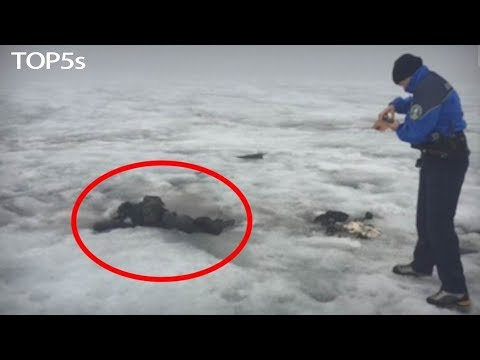 5 Insane Cases Where Bodies Have Been Found Frozen In Ice...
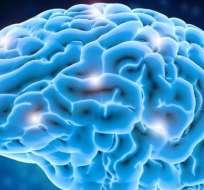 La parte del cerebro relacionada con el lenguaje está en la parte superior.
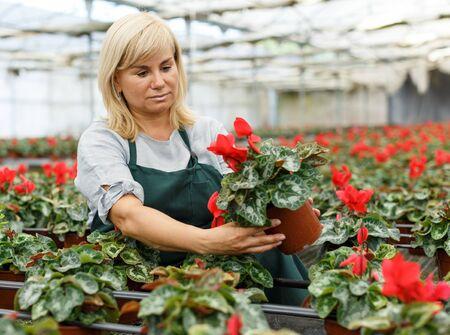 Cheerful mature woman gardener choosing  flowers of red cyclamen in pot  in hothouse 版權商用圖片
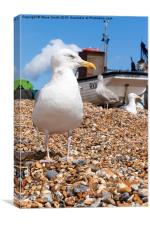 Seagull at the Stade, Canvas Print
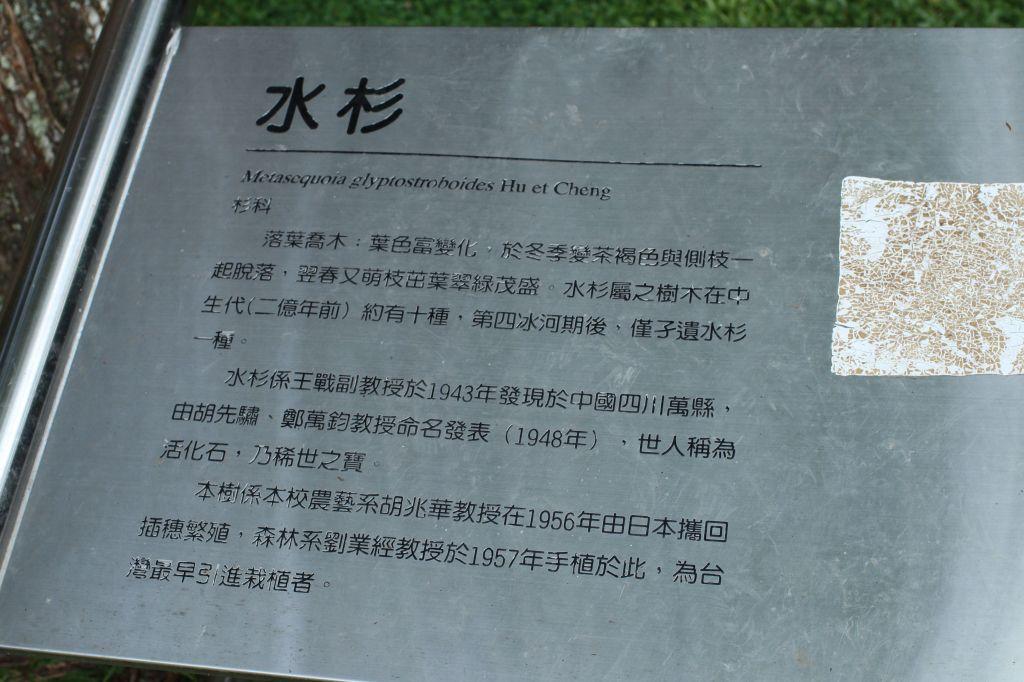 惠蓀林場步道_172006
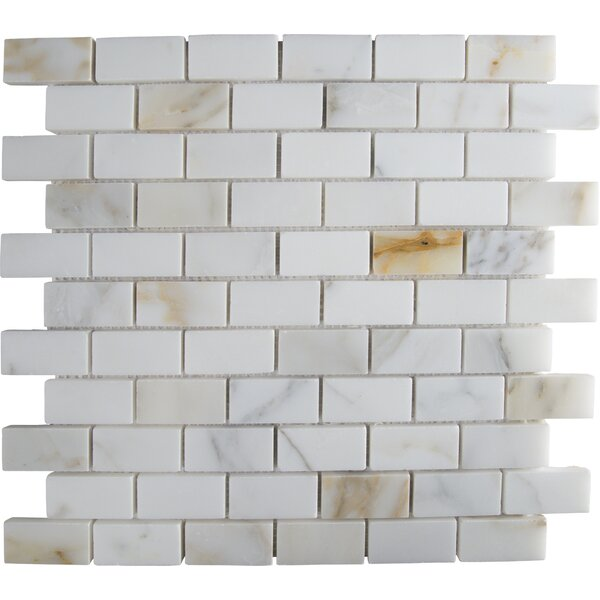 Calacatta Gold Mounted 1 x 2 Marble Subway Tile in White by MSI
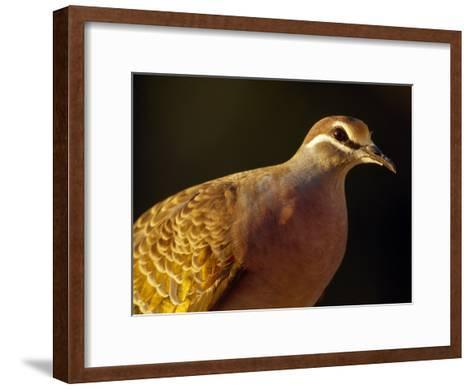Delicate Features and Feather Plumage of the Common Bronzewing Pigeon-Jason Edwards-Framed Art Print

* * * *

■ The problem
All of the data is to be transcribed exactly, with images omitted.

■ Answer below
 5 Insane Cases Where Bodies Have Been Found Frozen In Ice...
 La parte del cerebro relacionada con el lenguaje está en la parte superior.
 Cheerful mature woman gardener choosing  flowers of red cyclamen in pot  in hothouse 版權商用圖片
 Seagull at the Stade, Canvas Print
 惠蓀林場步道_172006
 Calacatta Gold Mounted 1 x 2 Marble Subway Tile in White by MSI
Delicate Features and Feather Plumage of the Common Bronzewing Pigeon-Jason Edwards-Framed Art Print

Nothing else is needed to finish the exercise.